The group said that co-founder and leader Michelle Short was scheduled to present the invocation on July 6, 2016, but two months prior, the City sent Short an email advising that there had been a change, and that the pastor of First Southern Baptist Church of Scottsdale would deliver the prayer instead.
City officials state that Short’s placement on the schedule was nixed because The Satanic Temple doesn’t have substantial ties to the City of Scottsdale. It said in a statement this week that the invocation was not cancelled because of the group’s “religion.”
“The temple was turned away in 2016, not because of any particular religious affiliation, but because they did not have any substantial connection to the Scottsdale community,” it outlined.
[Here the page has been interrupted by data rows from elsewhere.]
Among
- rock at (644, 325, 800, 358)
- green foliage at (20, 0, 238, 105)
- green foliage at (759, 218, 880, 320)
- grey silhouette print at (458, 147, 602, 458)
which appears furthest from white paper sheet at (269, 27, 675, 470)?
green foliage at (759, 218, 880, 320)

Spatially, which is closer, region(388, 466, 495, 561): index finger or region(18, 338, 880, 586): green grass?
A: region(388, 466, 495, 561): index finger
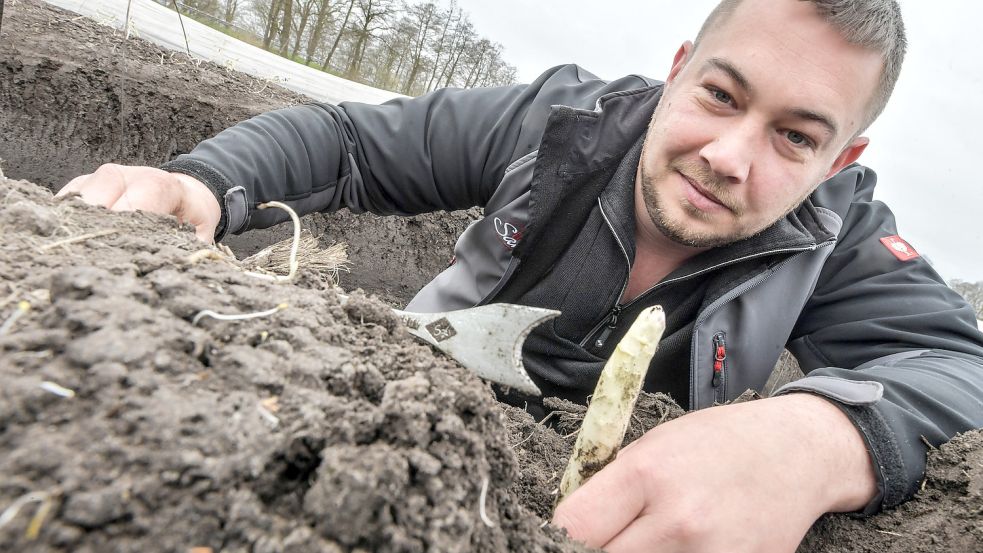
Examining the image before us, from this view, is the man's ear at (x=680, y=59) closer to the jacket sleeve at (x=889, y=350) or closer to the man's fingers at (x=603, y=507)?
the jacket sleeve at (x=889, y=350)

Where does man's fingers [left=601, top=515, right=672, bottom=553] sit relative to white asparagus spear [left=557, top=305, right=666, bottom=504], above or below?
below

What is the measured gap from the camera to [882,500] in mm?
1171

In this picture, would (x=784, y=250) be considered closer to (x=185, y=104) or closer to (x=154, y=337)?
(x=154, y=337)

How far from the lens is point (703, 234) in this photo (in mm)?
1573

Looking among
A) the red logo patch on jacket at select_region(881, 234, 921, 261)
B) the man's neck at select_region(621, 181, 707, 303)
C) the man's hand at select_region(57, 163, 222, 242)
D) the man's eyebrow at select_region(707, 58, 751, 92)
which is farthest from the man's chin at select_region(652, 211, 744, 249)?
the man's hand at select_region(57, 163, 222, 242)

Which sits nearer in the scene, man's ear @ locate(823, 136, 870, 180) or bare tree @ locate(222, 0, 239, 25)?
man's ear @ locate(823, 136, 870, 180)

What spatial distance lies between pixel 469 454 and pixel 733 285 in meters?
1.33

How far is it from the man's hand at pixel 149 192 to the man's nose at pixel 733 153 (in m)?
1.31

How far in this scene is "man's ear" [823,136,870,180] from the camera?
66.0 inches

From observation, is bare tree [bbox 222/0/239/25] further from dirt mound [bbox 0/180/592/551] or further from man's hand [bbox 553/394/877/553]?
man's hand [bbox 553/394/877/553]

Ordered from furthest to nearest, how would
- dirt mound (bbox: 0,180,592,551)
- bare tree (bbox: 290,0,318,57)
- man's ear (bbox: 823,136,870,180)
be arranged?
bare tree (bbox: 290,0,318,57), man's ear (bbox: 823,136,870,180), dirt mound (bbox: 0,180,592,551)

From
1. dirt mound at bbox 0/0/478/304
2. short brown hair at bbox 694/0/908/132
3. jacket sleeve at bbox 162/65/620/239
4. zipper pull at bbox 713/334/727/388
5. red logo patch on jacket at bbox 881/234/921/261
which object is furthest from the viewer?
dirt mound at bbox 0/0/478/304

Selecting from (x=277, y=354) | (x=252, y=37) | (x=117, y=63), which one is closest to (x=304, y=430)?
(x=277, y=354)

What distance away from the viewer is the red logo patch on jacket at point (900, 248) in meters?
1.79
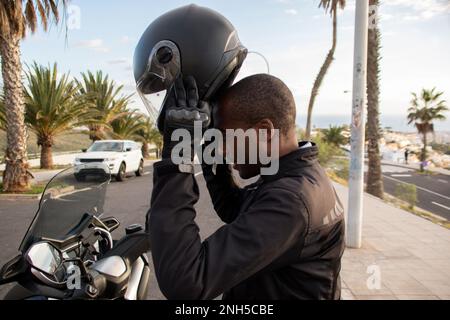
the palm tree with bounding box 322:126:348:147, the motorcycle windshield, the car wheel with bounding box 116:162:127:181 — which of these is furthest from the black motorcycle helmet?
the palm tree with bounding box 322:126:348:147

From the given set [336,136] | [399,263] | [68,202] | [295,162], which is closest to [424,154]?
[336,136]

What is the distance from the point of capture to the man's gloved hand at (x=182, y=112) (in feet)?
3.90

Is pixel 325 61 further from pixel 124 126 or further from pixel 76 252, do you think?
pixel 76 252

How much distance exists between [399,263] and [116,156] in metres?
11.5

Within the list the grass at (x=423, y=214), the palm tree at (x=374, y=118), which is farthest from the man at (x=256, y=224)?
the palm tree at (x=374, y=118)

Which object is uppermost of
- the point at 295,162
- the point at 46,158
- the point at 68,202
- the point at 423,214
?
the point at 295,162

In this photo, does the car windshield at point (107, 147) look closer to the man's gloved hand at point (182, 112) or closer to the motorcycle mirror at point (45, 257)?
the motorcycle mirror at point (45, 257)

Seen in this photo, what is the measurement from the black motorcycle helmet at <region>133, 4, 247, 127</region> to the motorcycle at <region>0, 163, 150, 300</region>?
0.75 metres

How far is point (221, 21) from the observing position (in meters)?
1.61

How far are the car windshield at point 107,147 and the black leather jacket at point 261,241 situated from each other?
47.3 feet

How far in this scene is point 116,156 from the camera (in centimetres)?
1426

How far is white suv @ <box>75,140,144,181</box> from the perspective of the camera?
13.8m

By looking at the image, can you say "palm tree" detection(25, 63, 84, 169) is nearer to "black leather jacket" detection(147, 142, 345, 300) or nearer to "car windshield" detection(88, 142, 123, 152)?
"car windshield" detection(88, 142, 123, 152)

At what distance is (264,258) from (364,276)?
3.75 metres
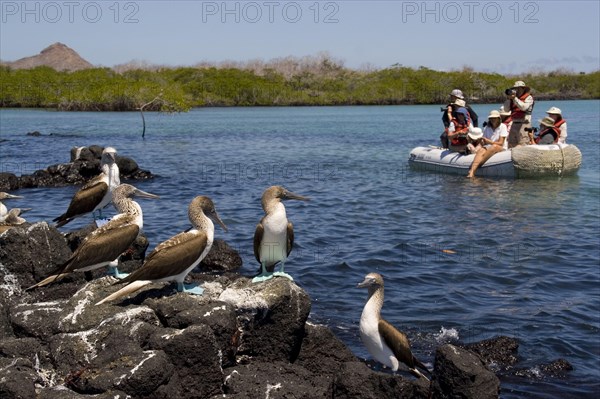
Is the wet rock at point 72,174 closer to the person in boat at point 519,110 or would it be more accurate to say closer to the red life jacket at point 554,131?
the person in boat at point 519,110

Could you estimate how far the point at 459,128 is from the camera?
2045cm

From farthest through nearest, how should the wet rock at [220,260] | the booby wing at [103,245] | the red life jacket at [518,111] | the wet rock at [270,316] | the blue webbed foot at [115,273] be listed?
the red life jacket at [518,111], the wet rock at [220,260], the blue webbed foot at [115,273], the booby wing at [103,245], the wet rock at [270,316]

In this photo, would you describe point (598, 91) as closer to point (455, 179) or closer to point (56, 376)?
point (455, 179)

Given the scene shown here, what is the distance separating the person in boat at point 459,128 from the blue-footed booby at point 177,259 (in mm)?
14314

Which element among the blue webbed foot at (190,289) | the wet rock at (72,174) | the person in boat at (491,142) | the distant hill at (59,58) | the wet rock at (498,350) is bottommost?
the wet rock at (498,350)

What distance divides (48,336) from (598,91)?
87.2 metres

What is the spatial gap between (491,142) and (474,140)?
548 mm

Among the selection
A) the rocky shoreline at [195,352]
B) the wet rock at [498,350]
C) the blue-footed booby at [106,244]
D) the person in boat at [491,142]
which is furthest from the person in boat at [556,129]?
the blue-footed booby at [106,244]

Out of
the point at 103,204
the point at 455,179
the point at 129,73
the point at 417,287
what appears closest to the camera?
the point at 103,204

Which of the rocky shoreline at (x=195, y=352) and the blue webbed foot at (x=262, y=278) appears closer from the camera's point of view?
the rocky shoreline at (x=195, y=352)

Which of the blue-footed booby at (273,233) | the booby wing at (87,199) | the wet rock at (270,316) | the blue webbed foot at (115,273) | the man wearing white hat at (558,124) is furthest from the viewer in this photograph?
the man wearing white hat at (558,124)

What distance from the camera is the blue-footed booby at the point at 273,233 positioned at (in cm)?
702

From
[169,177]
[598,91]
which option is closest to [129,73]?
[598,91]

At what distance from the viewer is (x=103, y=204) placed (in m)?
9.88
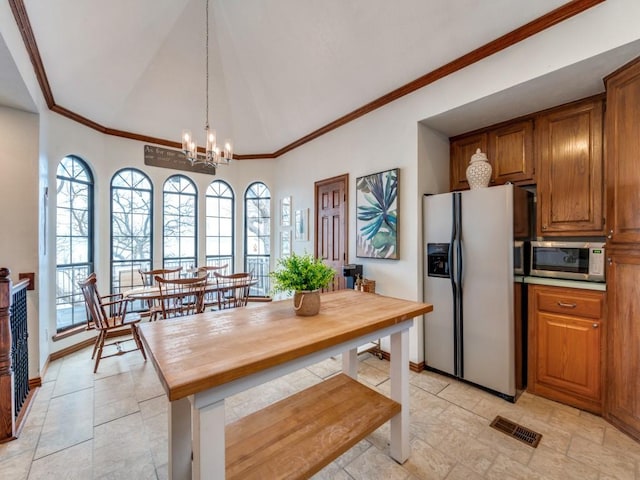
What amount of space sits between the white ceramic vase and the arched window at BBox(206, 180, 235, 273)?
161 inches

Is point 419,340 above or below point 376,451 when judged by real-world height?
above

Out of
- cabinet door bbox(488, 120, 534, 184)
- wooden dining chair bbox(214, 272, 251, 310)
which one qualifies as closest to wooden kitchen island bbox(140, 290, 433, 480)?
cabinet door bbox(488, 120, 534, 184)

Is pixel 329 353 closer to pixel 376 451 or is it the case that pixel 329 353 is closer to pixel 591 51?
pixel 376 451

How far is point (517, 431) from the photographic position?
6.51 feet

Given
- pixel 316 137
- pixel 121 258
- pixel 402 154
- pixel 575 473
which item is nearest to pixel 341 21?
pixel 402 154

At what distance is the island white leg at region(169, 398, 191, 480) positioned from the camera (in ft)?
4.12

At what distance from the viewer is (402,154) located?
3029mm

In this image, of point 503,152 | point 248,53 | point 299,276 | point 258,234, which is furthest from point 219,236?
point 503,152

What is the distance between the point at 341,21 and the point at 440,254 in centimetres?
249

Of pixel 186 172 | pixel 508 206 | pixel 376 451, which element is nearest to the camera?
pixel 376 451

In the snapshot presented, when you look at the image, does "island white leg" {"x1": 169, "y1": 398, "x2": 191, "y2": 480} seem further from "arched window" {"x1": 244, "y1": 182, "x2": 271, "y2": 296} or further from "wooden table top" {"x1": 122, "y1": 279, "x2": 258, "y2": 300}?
"arched window" {"x1": 244, "y1": 182, "x2": 271, "y2": 296}

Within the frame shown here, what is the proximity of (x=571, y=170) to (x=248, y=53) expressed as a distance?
383 cm

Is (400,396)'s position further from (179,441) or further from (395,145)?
(395,145)

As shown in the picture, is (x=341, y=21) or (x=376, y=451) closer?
(x=376, y=451)
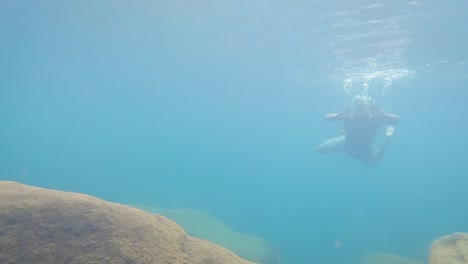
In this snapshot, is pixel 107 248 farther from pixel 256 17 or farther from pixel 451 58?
pixel 451 58

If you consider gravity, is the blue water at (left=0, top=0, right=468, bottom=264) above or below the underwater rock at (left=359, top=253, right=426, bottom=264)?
above

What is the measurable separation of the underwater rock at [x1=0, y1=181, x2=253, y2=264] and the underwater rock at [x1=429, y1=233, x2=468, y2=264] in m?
4.31

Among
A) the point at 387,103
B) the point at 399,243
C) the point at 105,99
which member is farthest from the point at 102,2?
the point at 105,99

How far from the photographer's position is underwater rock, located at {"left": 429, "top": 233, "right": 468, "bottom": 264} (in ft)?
20.2

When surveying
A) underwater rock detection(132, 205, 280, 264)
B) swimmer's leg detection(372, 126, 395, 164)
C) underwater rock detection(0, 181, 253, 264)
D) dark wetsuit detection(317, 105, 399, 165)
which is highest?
swimmer's leg detection(372, 126, 395, 164)

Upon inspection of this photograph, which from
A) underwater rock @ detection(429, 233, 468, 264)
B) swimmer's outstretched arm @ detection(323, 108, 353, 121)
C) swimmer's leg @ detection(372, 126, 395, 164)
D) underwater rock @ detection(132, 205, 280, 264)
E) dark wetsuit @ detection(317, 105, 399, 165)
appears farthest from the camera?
swimmer's leg @ detection(372, 126, 395, 164)

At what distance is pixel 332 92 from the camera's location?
50.6 meters

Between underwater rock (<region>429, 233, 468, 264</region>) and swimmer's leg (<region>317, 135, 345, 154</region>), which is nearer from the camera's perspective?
underwater rock (<region>429, 233, 468, 264</region>)

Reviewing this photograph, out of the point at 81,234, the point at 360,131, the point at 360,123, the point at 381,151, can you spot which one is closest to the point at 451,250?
the point at 81,234

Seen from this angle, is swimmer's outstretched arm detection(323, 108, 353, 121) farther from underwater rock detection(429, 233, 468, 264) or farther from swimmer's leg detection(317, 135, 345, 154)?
underwater rock detection(429, 233, 468, 264)

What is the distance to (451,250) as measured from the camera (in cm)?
648

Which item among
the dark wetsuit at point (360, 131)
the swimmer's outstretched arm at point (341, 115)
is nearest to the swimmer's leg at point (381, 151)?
the dark wetsuit at point (360, 131)

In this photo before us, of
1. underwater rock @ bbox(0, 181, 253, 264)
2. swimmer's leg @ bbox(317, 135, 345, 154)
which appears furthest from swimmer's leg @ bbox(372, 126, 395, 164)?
underwater rock @ bbox(0, 181, 253, 264)

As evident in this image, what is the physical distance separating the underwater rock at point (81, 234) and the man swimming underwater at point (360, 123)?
15.6 metres
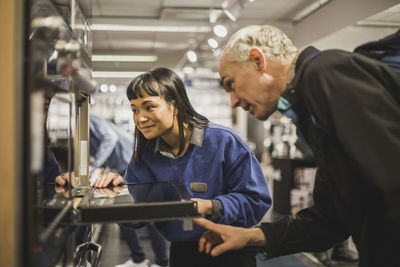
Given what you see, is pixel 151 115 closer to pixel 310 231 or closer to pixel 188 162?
pixel 188 162

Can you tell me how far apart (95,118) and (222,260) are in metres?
2.73

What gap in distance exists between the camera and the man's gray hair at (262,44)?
1076 millimetres

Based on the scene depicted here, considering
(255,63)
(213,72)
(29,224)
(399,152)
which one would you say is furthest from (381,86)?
(213,72)

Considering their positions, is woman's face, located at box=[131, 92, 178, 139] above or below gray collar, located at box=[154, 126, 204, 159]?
above

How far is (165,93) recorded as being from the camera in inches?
59.7

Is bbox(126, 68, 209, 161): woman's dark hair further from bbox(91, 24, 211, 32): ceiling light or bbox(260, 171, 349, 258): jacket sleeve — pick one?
bbox(91, 24, 211, 32): ceiling light

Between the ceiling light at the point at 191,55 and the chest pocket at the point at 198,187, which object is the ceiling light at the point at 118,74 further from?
the chest pocket at the point at 198,187

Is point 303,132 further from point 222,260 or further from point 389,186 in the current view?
point 222,260

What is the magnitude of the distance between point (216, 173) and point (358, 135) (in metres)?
0.71

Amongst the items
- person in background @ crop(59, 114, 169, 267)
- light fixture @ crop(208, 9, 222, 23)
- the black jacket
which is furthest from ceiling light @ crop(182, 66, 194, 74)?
the black jacket

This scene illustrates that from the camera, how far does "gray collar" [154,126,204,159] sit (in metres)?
1.49

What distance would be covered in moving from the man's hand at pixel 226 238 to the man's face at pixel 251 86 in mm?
378

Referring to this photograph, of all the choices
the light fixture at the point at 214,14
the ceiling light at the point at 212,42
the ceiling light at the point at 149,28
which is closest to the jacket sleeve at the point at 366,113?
the ceiling light at the point at 212,42

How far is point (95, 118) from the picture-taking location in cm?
383
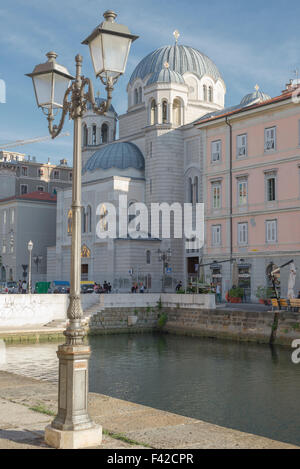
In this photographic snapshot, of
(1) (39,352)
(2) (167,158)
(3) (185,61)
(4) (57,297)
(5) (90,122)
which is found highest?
(3) (185,61)

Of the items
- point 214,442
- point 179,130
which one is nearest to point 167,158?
point 179,130

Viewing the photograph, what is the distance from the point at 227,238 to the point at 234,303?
6959 mm

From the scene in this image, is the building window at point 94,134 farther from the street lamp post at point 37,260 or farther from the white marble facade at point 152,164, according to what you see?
the street lamp post at point 37,260

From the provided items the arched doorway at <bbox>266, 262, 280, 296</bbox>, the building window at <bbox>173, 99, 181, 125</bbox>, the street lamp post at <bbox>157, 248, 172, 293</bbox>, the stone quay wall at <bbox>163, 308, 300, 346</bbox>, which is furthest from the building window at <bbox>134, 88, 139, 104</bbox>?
the stone quay wall at <bbox>163, 308, 300, 346</bbox>

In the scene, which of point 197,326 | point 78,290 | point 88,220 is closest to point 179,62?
point 88,220

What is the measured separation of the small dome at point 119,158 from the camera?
181ft

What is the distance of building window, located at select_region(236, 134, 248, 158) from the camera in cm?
→ 4444

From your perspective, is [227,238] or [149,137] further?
[149,137]

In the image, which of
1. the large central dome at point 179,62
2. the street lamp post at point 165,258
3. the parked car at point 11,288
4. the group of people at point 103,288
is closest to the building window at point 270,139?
the street lamp post at point 165,258

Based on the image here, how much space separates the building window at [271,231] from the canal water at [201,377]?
11558 millimetres

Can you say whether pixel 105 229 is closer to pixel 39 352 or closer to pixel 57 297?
pixel 57 297

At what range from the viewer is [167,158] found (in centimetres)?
5312

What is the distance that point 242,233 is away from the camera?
4431cm

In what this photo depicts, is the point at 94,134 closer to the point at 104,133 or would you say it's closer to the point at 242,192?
the point at 104,133
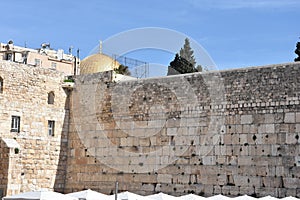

De Haan disagrees, stating that The Satanic Temple of Arizona has members in the city. He did not outline how many. The organization formed in 2016 after likewise being turned down by the City of Phoenix.
The Satanic Temple also contends that it obtained email between council members pursuant a public records request and believes that the content proved that the group was unwanted. One council woman reportedly remarked that allowing the organization to present the invocation would be “taking equality too far.”
“By the city council’s own statements, it’s clear that their refusal to allow The Satanic Temple to speak was motivated by their intent to discriminate against a minority religion,” De Haan told the Phoenix Business Journal.
The lawsuit states that only Christians have been approved to deliver the prayer, but spokesman Mike Phillips told AZCentral that the characterization is inaccurate, noting that the Islamic Center of the North East Valley presented an invocation last year.
As previously reported, The Satanic Temple had initially been allowed to present an invocation in Phoenix in 2016, but four city council members, Sal DiCiccio, Bill Gates, Jim Waring and Michael Nowakowski, soon sought to change city policy so that the invocation won’t be turned into what they called a “circus” by atheist/Satanist groups.
The time of prayer was changed to a moment of silence for a season, but weeks later, City Council voted 7-2 to approve a new proposal to bring back the prayers under the stipulation that invocations only be presented by police and fire chaplains.
The Satanic Temple does not meet in an actual temple at all, and its national headquarters are located in the Salem Art Gallery in Massachusetts.
“[W]e do not promote a belief in a personal Satan,” the FAQ section of the group’s main website explains. “To embrace the name Satan is to embrace rational inquiry removed from supernaturalism and archaic tradition-based superstitions.”